If it is caused by the different variables, scenarios 4 and 5 should also take much more time than scenario 2.

kindly help clarify our doubts.

Scenario 1: Data types of a and b are unsigned integers, it takes 1.07us.

uint16_t a, b; // a is a random variable

GpioDataRegs.GPBSET.bit.GPIO34 = 1; // pull high
b = a * (a + 1) - (a * a - 1);
b += a * (a + 2) - (a * a - 2);
b += a * (a + 3) - (a * a - 3);
b += a * (a + 4) - (a * a - 4);
b += a * (a + 5) - (a * a - 5);
b += a * (a + 6) - (a * a - 6);

GpioDataRegs.GPBCLEAR.bit.GPIO34 = 1; // pull low

Scenario 2: Data types of a and b are floating, it takes 0.42us.
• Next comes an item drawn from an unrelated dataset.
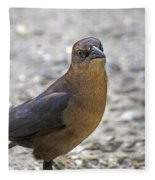 Female Grackle With Attitude Fleece Blanket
float a, b; // a is a random variable

GpioDataRegs.GPBSET.bit.GPIO34 = 1; // pull high
b = a * (a + (float)1) - (a * a - (float)1);
b += a * (a + (float)2) - (a * a - (float)2);
b += a * (a + (float)3) - (a * a - (float)3);
b += a * (a + (float)4) - (a * a - (float)4);
b += a * (a + (float)5) - (a * a - (float)5);
b += a * (a + (float)6) - (a * a - (float)6);

GpioDataRegs.GPBCLEAR.bit.GPIO34 = 1; // pull low

Scenario 3: Data types of (a, c, d, e, f, g) and b are unsigned integers, it takes 34us.

uint16_t a, b, c, d, e, f, g; // a, c, d, e, f, g is a random variable

GpioDataRegs.GPBSET.bit.GPIO34 = 1; // pull high
b = a * (g + 1) - (e * f - 1);
b += g * (a + 2) - (f * e - 2);
b += c * (d + 3) - (g * d - 3);
b += d * (e + 4) - (c * c - 4);
b += e * (f + 5) - (a * g - 5);
b += f * (a + 6) - (d * a - 6);

GpioDataRegs.GPBCLEAR.bit.GPIO34 = 1; // pull low

Scenario 4: Data types of (a, c, d, e, f, g) and b are floating, it takes 0.6us.

float a, b, c, d, e, f, g; // a, c, d, e, f, g is a random variable

GpioDataRegs.GPBSET.bit.GPIO34 = 1; // pull high
b = a * (g + (float)1) - (e * f - (float)1);
b += g * (a + (float)2) - (f * e - (float)2);
b += c * (d + (float)3) - (g * d - (float)3);
b += d * (e + (float)4) - (c * c - (float)4);
b += e * (f + (float)5) - (a * g - (float)5);
b += f * (a + (float)6) - (d * a - (float)6);

GpioDataRegs.GPBCLEAR.bit.GPIO34 = 1; // pull low

Scenario 5: Data types of (a, c, d, e, f, g) and b are unsigned integers and floating, respectively, it takes 0.86us.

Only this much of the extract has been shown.